We can verify three claims empirically:
Claim 1 — MI lower bound holds: $\log(N) - L_N \leq 0.5108$ for all $N$. ✓ Verified for $N \in {2, 4, 8, …, 512}$.
Claim 2 — Bound tightens with $N$: Gap shrinks from 0.28 at $N=2$ to 0.008 at $N=512$. ✓
Claim 3 — $f_k$ converges to true density ratio: The true log density ratio for this Gaussian is:
\[\log \frac{p(x|c)}{p(x)} = \underbrace{\frac{\rho}{1-\rho^2}}_{w_1 = 2.222} \cdot xc \underbrace{- \frac{\rho^2}{2(1-\rho^2)}}_{w_2 = -0.889} \cdot x^2 + \text{const}\]Training a parametric model $\log f(x,c) = w^\top [xc, x^2, x, 1]$ using only InfoNCE loss recovers $w_1 = 2.215$, $w_2 = -0.896$ — within 1% of the true values, with no direct supervision on the density ratio. ✓
The gradient that drives this convergence is:
\[\frac{\partial L_N}{\partial w} = -\frac{1}{B}\sum_{i=1}^{B}\left[\phi(x_{pos}, c_i) - \sum_j \text{softmax}(S_{i,j}) \cdot \phi(x_j, c_i)\right]\]The true feature minus the expected feature under the model’s current distribution — gradient is zero exactly when the model assigns full probability to the positive, i.e., when it has learned the correct density ratio.

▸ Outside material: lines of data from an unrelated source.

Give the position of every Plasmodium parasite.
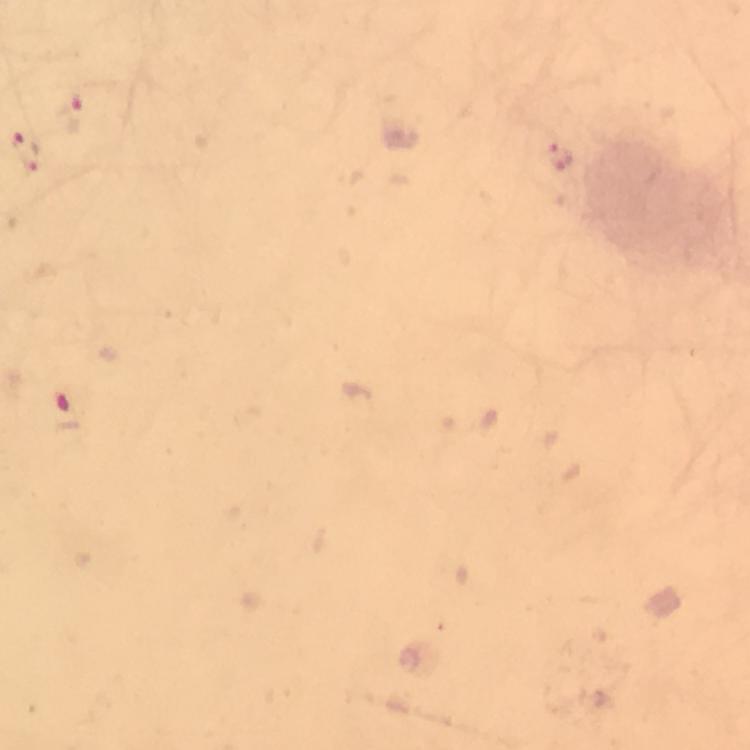
Approximate centers as (x, y) in pixels.
Plasmodium parasites: (72, 114), (28, 151), (559, 158), (69, 413).

preparation = thick blood film
cropped from = a single field of view
context = from a diagnostic examination for malaria
magnification = 100x
capture = smartphone photograph through a microscope
image size = 750×750 pixels
stain = Giemsa
immersion oil = applied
Assess this cell for malaria.
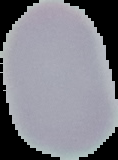

It is uninfected.

Summary:
  - Image type: segmented cell region with the area outside set to black
  - Image size: 118×160 pixels
  - Preparation: thin blood smear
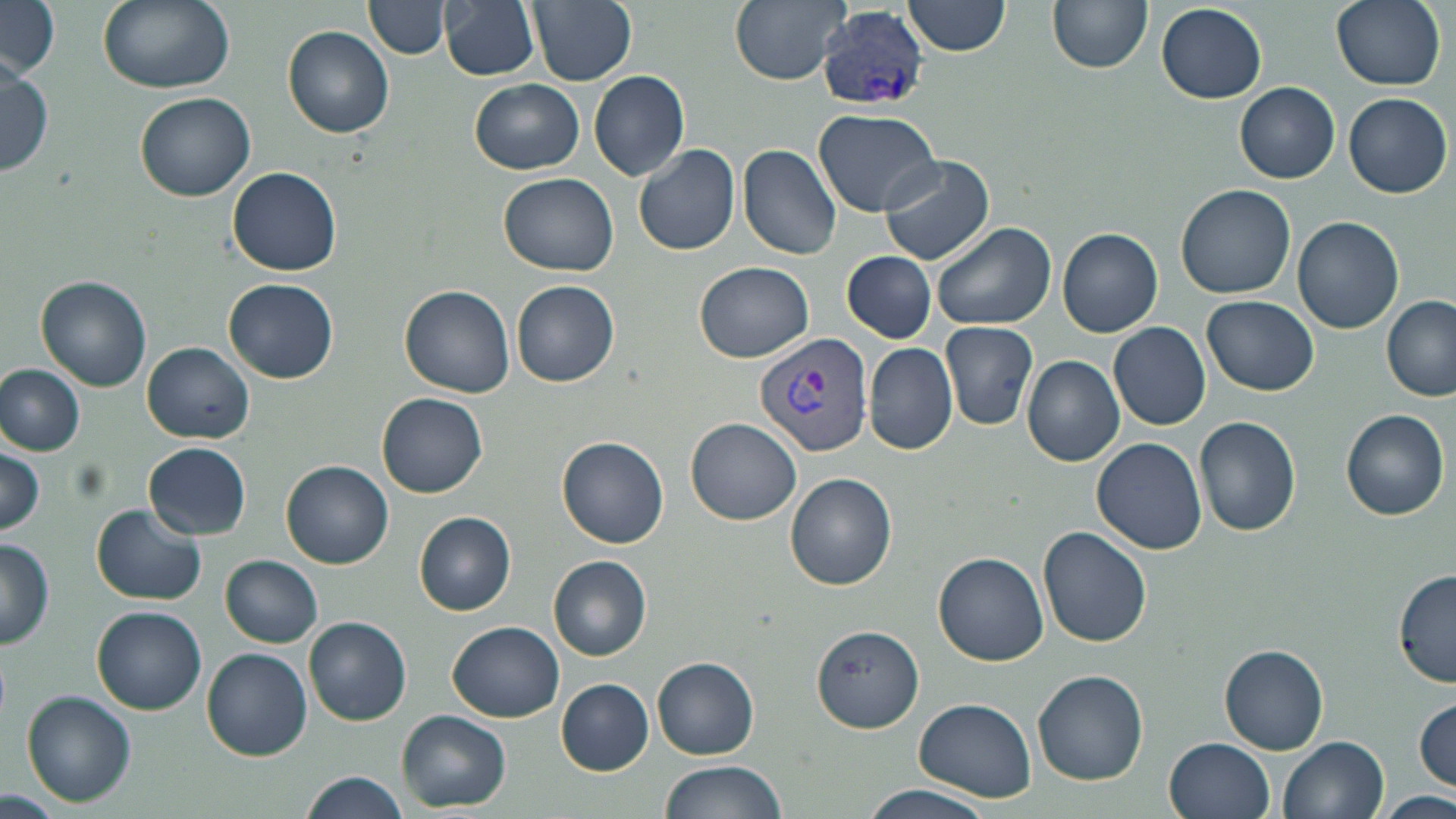
Approximate bounding boxes as (x1, y1, x2, y2) in pixels. Plasmodium vivax-infected red blood cell locations: (816, 8, 930, 111), (755, 331, 875, 458). Uninfected red blood cell locations: (1, 0, 61, 78), (97, 0, 235, 93), (365, 0, 449, 59), (439, 0, 540, 80), (528, 0, 637, 85), (729, 0, 851, 85), (902, 0, 1011, 58), (1046, 0, 1154, 74), (1331, 0, 1448, 90), (1155, 4, 1265, 103), (284, 26, 393, 139), (0, 54, 53, 178), (590, 70, 690, 180), (470, 78, 585, 174), (1234, 81, 1340, 182), (135, 92, 255, 202), (1342, 92, 1453, 198), (815, 110, 943, 218), (635, 144, 740, 255), (739, 144, 842, 259), (877, 154, 994, 265), (228, 167, 341, 276), (498, 172, 620, 273), (1176, 182, 1296, 298), (1292, 216, 1404, 334), (930, 221, 1056, 330), (1058, 228, 1162, 337), (842, 251, 936, 342), (695, 261, 814, 360), (37, 277, 152, 391), (224, 278, 339, 383), (512, 281, 620, 388), (401, 286, 515, 398), (1382, 294, 1455, 401), (1203, 295, 1318, 395), (942, 321, 1040, 428), (1108, 322, 1210, 430), (865, 342, 957, 456), (143, 343, 254, 443), (1023, 355, 1125, 466), (0, 365, 86, 455), (378, 393, 488, 498), (1341, 409, 1448, 520), (1194, 416, 1301, 536), (684, 417, 801, 525), (558, 436, 669, 547), (1091, 437, 1209, 554), (144, 441, 251, 539), (0, 445, 46, 538), (281, 459, 394, 568), (785, 473, 898, 590), (90, 505, 207, 607), (415, 511, 517, 615), (1038, 525, 1152, 648), (0, 538, 55, 650), (934, 549, 1049, 666), (221, 554, 324, 647), (549, 556, 652, 660), (1394, 569, 1456, 688), (92, 606, 206, 714), (304, 616, 412, 725), (447, 620, 564, 721), (811, 623, 926, 732), (1221, 646, 1330, 754), (202, 647, 313, 760), (652, 654, 760, 760), (1033, 669, 1148, 785), (556, 679, 653, 774), (22, 691, 135, 805), (915, 697, 1038, 800), (1414, 697, 1455, 791), (399, 710, 511, 812), (1279, 735, 1388, 818), (1164, 736, 1276, 819), (658, 760, 788, 819), (298, 769, 410, 819), (0, 784, 64, 814), (854, 784, 999, 819), (1380, 790, 1456, 818). Slide-level diagnosis: Plasmodium vivax. One field of a larger specimen. Image is 1456×819 pixels. May-Grünwald-Giemsa-stained preparation. Captured at 1000x magnification. Light microscopy. Thin blood film.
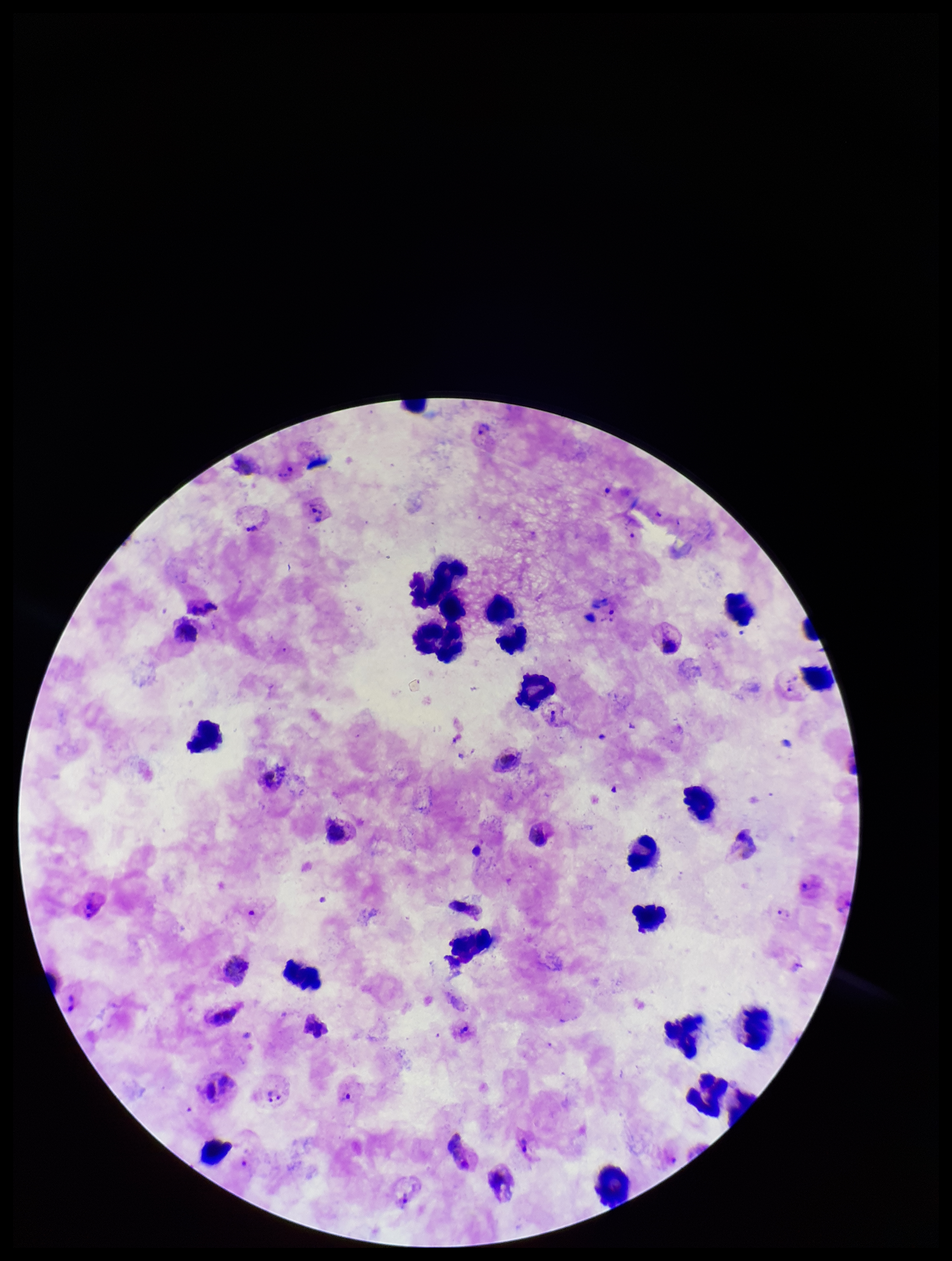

Four empirical proofs on a toy bivariate Gaussian ($\rho = 0.8$, True MI = 0.5108 nats). Top-left: MI lower bound $\log(N) - L_N$ approaches True MI as $N$ grows. Top-right: gap decays toward zero on a log-log scale. Bottom-left: InfoNCE loss during training of the density ratio estimator, converging well below the random baseline $\log N$. Bottom-right: learned $f_k$ (green) overlaid on the true density ratio $p(x|c)/p(x)$ (red dashed) — near-perfect recovery from contrastive training alone.
Discussion
Why not just do supervised learning? Supervised models are specialists — a phone classifier discards speaker information; a speaker classifier discards phonetic content. The same CPC representation achieves 64.6% on phones and 97.4% on speakers simultaneously. Labels are also expensive. Raw data is not.
The role of $N$: Larger $N$ means harder negatives, tighter MI bound, better representations. This is directly analogous to logQ correction in sampled softmax — more negatives with proper correction of the sampling distribution gives a better density ratio estimate.
Slow features: CPC naturally extracts features that span long time horizons. The ablation in Table 2 shows that predicting 2 steps gives 28.5% phone accuracy; predicting 12 steps gives 64.6%. Phonemes are slow features — they span ~100ms of audio. The multi-step prediction objective forces the model to capture them.
Universality: The same encoder-AR-InfoNCE skeleton works across audio, vision, text, and RL without domain-specific modifications. This is unusual — most representation learning approaches are modality-specific. CPC works because the underlying problem — extracting shared information between context and future — is universal.
Conclusion
CPC is a clean, principled framework for unsupervised representation learning. The key contributions are:
- Framing representation learning as future prediction in latent space, avoiding expensive generative models
- Deriving InfoNCE as a lower bound on mutual information, giving the objective a rigorous justification
- Demonstrating the same framework works across speech, vision, text, and RL
This paper is also historically significant — it is a direct ancestor of wav2vec 2.0, data2vec, and the broader self-supervised pretraining paradigm that now dominates representation learning at frontier labs. Understanding it from first principles is worth the time.
References
-
Aaron van den Oord, Yazhe Li, Oriol Vinyals. Representation Learning with Contrastive Predictive Coding. arXiv:1807.03748, 2019.
-
Tomas Mikolov, Kai Chen, Greg Corrado, Jeffrey Dean. Efficient Estimation of Word Representations in Vector Space. arXiv:1301.3781, 2013.
-
Michael Gutmann, Aapo Hyvärinen. Noise-Contrastive Estimation. AISTATS, 2010.
-
Ishmael Belghazi et al. MINE: Mutual Information Neural Estimation. ICML, 2018.